Mistikisme Persia paling awal terdiri dari utamanya asketisisme yang mengarah pada quietisme. Bagi para Sufi awal ini, jalan mistik-lah yang paling penting, kehidupan Penyucian yang akan membebaskan mereka dari diri dan menuntun mereka kepada Tuhan.
[Nona Margaret Smith, M.A., Ph.D., cendekiawan ke-Islam-an, semakin diakui luas sebagai pakar Mistikisme. Karyanya, Rabi’a the Mystic and her fellow-saints in Islam, diterbitkan oleh Cambridge University dan History of Mysticism-nya di Timur Dekat dan Timur Tengah dan Eropa dari zaman kuno sampai modern baru saja diterbitkan. Dia kini sibuk dengan buku ketiganya mengenai Mistikisme. Dia punya keunggulan yakni mengenal Islam secara langsung karena menghabiskan hampir 12 tahun di Timur Dekat, Mesir, dan Suriah.

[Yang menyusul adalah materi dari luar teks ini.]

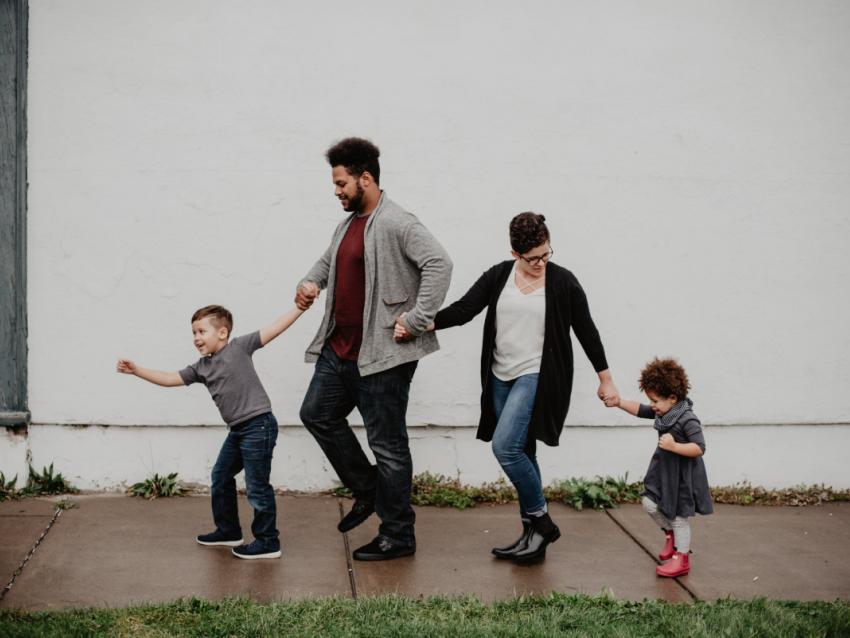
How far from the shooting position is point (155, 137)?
233 inches

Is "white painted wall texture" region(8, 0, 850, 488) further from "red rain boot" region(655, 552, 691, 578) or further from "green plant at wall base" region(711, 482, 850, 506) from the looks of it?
"red rain boot" region(655, 552, 691, 578)

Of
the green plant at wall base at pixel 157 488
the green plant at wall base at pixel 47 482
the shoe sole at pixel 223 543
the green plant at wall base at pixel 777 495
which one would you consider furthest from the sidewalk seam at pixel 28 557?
the green plant at wall base at pixel 777 495

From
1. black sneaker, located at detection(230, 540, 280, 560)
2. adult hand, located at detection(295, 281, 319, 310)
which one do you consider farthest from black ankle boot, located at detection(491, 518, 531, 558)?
adult hand, located at detection(295, 281, 319, 310)

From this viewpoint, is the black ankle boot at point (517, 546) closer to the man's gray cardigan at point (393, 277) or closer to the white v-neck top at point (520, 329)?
the white v-neck top at point (520, 329)

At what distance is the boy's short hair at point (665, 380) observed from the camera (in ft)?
15.3

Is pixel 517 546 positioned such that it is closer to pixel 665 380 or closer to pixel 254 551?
pixel 665 380

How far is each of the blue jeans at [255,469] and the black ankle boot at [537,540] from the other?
48.8 inches

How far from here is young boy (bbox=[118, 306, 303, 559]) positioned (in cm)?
482

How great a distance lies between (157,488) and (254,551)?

Para Sufi dahulu dan sekarang adalah para Esoterikis, memakai metafora/kiasan untuk menyembunyikan dan sekaligus mengungkapkan fakta-fakta kehidupan Jiwa. Para penstudi Teosofi esoterik akan mengenali doktrin-doktrin milik mereka sendiri diuraikan dalam rangkuman cakap tentang fundamental-fundamental Mistikisme Islam ini.—Editor The Aryan Path]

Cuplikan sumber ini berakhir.